Nach 34 Jahre Erfahrung und jährlich viele Millionen Stück pro Jahr, gibt es scheinbar keine Party mehr oder es gehen “Wisa-Prikkertjes” über dem Tresen. Die nächste Maschine wurde Anfang 2020 bereitgestellt so kommen Sie zu uns mit weitere Millionen! Manuelle Produktionen aus Fernost stehen im vergleich zu unsere hygienischen Produktionen dabei immer wieder im Schatten und sind nicht identisch. Auch die vollautomatische Verpackung in Kartons zu 1.000 Stück ohne benutzung von PP-Beuteln wird dann problemlos möglich sein.
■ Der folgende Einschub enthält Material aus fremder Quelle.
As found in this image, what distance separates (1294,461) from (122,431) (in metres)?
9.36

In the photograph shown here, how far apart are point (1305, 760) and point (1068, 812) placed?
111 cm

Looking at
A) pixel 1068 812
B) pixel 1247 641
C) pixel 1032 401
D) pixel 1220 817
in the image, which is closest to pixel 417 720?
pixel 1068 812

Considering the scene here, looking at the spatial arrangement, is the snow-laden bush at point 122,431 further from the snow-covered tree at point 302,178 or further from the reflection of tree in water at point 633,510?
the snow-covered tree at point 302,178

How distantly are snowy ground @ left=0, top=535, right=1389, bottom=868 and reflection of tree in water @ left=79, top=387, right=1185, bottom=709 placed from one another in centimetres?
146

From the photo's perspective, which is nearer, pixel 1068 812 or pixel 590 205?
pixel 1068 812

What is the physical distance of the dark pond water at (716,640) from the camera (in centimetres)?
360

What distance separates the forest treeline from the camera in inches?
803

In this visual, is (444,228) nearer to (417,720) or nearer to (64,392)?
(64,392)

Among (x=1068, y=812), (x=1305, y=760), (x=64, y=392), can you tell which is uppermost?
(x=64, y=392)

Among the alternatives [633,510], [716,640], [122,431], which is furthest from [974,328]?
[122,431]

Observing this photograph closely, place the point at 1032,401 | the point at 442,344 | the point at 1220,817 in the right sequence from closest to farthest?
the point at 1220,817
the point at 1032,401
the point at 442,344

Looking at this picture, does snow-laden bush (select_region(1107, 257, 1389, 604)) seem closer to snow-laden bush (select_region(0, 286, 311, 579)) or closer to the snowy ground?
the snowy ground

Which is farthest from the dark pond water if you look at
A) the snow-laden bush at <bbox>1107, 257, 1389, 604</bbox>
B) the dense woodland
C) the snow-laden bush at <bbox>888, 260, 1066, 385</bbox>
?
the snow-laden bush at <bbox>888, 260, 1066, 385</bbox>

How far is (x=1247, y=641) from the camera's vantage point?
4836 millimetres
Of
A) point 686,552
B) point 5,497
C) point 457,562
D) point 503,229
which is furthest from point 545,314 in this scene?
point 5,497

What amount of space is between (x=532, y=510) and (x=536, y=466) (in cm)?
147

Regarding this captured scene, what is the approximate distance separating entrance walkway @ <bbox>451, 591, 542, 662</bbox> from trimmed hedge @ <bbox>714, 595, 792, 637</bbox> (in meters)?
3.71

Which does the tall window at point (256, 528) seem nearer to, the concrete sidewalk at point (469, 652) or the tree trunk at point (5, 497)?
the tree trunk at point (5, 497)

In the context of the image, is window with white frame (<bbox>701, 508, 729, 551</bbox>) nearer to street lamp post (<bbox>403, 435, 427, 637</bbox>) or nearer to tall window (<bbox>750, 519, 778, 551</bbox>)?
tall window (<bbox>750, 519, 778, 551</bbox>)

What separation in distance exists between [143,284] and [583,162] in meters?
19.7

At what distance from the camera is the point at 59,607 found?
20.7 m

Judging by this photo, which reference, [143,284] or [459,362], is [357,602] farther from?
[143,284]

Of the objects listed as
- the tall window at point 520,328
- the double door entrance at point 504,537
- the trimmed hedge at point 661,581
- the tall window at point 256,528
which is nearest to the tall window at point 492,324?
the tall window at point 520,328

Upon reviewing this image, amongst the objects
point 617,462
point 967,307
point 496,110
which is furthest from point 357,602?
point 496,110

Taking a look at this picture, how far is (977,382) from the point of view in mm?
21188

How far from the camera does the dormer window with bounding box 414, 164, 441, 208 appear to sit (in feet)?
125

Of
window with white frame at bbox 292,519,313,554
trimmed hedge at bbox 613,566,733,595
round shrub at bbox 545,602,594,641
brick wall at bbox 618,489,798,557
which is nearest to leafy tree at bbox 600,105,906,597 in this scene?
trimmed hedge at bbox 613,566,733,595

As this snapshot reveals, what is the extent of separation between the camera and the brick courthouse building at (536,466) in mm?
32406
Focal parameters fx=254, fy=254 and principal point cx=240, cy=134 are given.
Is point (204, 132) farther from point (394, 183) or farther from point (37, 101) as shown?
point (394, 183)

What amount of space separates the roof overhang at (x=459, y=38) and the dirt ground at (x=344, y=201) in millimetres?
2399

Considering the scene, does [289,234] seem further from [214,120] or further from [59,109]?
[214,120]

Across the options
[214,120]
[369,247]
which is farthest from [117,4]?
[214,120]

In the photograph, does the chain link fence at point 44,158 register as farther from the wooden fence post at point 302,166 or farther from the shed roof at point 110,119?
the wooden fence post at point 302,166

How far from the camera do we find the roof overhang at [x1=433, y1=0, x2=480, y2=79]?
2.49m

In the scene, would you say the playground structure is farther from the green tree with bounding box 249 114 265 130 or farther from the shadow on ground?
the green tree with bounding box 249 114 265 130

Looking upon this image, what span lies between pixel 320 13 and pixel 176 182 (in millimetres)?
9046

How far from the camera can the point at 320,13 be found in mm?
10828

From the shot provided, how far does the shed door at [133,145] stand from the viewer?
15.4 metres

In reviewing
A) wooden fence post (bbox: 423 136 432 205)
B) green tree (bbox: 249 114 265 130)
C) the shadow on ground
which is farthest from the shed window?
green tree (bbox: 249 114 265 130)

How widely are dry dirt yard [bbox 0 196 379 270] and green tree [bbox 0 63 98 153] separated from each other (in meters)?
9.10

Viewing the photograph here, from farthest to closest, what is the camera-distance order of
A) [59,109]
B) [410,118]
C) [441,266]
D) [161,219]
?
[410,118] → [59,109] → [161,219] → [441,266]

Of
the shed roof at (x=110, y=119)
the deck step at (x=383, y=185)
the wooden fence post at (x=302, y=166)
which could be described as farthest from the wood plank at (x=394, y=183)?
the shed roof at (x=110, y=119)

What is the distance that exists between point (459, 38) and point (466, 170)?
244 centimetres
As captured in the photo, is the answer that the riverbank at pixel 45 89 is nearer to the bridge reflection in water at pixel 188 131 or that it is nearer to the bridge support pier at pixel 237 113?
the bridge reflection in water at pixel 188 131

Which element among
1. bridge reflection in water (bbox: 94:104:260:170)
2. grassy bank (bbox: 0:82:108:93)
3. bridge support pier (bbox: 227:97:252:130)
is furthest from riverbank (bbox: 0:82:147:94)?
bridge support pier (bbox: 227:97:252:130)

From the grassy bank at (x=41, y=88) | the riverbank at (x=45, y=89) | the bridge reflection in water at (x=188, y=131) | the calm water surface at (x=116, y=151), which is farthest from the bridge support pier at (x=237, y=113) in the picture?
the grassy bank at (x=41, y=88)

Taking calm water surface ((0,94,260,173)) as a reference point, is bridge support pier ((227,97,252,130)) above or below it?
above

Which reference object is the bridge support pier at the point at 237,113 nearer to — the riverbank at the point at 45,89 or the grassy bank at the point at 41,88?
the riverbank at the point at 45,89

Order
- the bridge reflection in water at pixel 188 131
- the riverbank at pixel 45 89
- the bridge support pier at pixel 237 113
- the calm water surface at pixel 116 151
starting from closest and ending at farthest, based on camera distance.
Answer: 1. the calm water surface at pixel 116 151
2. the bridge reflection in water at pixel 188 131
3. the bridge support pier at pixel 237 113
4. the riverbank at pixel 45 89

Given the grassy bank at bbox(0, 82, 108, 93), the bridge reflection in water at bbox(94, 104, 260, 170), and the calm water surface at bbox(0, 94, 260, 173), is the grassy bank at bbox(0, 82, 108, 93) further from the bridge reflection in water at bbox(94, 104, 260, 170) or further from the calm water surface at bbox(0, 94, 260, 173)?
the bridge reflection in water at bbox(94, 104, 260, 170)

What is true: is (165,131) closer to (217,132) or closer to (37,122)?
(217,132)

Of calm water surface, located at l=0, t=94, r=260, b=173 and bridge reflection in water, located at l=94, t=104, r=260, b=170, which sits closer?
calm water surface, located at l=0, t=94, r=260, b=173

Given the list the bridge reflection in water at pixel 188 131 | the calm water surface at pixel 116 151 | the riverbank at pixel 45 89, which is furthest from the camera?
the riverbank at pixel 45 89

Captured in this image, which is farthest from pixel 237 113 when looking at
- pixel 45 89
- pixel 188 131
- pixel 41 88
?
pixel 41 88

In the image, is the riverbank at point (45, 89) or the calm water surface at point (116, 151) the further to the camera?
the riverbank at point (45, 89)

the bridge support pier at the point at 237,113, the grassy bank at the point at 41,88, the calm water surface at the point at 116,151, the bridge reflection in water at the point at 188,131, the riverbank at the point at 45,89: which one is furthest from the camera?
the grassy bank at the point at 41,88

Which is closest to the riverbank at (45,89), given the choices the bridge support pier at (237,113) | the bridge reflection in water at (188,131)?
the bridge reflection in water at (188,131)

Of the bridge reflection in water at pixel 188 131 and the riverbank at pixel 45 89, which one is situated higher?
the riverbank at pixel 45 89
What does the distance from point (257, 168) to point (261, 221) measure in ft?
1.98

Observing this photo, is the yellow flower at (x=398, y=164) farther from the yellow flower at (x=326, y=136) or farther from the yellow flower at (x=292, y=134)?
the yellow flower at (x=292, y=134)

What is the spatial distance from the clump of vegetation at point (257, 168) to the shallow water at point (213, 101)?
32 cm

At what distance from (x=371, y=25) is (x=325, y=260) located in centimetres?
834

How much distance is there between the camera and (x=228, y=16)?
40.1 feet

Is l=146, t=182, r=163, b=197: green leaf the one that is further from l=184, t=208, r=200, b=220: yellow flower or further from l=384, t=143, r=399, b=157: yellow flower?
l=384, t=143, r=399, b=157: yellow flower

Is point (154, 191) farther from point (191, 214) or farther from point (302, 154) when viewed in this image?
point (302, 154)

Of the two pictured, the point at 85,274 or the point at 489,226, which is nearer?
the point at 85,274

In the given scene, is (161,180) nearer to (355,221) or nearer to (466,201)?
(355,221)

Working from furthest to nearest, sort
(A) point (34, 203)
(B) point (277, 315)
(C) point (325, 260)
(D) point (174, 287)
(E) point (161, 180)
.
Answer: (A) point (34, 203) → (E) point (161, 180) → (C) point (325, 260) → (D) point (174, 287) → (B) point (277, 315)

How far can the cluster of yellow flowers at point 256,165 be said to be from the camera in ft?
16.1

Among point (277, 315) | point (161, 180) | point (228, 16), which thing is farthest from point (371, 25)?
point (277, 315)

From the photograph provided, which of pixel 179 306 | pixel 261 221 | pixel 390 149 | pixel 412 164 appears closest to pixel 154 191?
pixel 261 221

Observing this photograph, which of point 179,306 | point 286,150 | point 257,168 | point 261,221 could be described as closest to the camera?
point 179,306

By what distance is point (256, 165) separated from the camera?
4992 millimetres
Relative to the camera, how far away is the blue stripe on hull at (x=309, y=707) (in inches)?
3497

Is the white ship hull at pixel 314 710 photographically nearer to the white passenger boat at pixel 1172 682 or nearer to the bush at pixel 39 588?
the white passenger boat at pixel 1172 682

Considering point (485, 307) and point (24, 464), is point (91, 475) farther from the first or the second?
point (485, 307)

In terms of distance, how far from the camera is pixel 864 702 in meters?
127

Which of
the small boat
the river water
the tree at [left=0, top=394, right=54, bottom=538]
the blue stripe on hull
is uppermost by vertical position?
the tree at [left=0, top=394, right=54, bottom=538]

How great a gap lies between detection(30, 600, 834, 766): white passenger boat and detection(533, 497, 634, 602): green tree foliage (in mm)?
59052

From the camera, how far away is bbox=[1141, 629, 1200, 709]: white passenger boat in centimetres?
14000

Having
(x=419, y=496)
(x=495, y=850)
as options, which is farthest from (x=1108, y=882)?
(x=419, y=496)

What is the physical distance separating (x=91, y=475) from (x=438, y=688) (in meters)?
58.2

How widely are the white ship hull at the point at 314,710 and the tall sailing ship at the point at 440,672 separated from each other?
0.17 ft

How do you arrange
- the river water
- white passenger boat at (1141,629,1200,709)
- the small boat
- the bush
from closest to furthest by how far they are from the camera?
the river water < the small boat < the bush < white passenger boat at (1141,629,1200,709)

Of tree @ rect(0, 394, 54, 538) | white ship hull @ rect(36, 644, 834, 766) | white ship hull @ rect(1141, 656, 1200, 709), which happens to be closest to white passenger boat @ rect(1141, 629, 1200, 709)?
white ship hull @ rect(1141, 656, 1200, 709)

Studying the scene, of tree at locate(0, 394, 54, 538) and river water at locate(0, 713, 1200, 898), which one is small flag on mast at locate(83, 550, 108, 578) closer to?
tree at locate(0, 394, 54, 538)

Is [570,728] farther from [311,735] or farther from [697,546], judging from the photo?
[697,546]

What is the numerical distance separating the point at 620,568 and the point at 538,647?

2021: Eine neue Maschine für Burgerpicker
Im Jahre 2016 wurde mit der vollautomatischen Produktion der sogenannten Burgerpicker begonnen. Sehr schön so eine Maschine mit den Erfahrungen der Maschinen für die herstellung von Portionsfähnchen, aber bei einer Tageskapazität von 10.000 Stück wurden die Mitarbeiter von Wisa nicht wirklich fröhlich. Glücklicherweise konnte das Wissen von Willy Sannemann genutzt werden und gemeinsam mit einem Konstrukteur entstand 2020/2021 eine Maschine mit einer Kapazität von nicht weniger als 50.000 Stück pro Tag. Diese Maschine wurde mitte 2021 in betrieb genommen.

2021: 2  neue Maschinen für Bambus-Spießpicker und Holzbesteck

Bambus-Spießpicker
Bedruckte Spießpicker aus Bambus ist der neueste Artikel im “Wisa Lebensmittel-Sortiment”. Prinzipiell ist dieser Artikel als Importversion mit einem personalisierten Branding in 1 Farbe Braun bekannt. Bei Wisa drucken wir diesen idealen Catering-Artikel jedoch in mehreren Druckfarben, sowohl 1- als auch 2-seitig. Die Wahl ist …… und daher unverzichtbar in der Welt der Gastronomie.

Holzbesteck
Holzbesteck gibt es unbedruckt in Hülle und fülle, aber was macht man wenn Sie die lustigen und geschmacksfreien Holzbesteckteile wie Löffel, Messer und Gabeln mit eigenen Firmennamen versehen möchte? Auch ein Wisa-Artikel und daher unverzichtbar in der gastronomischen Welt.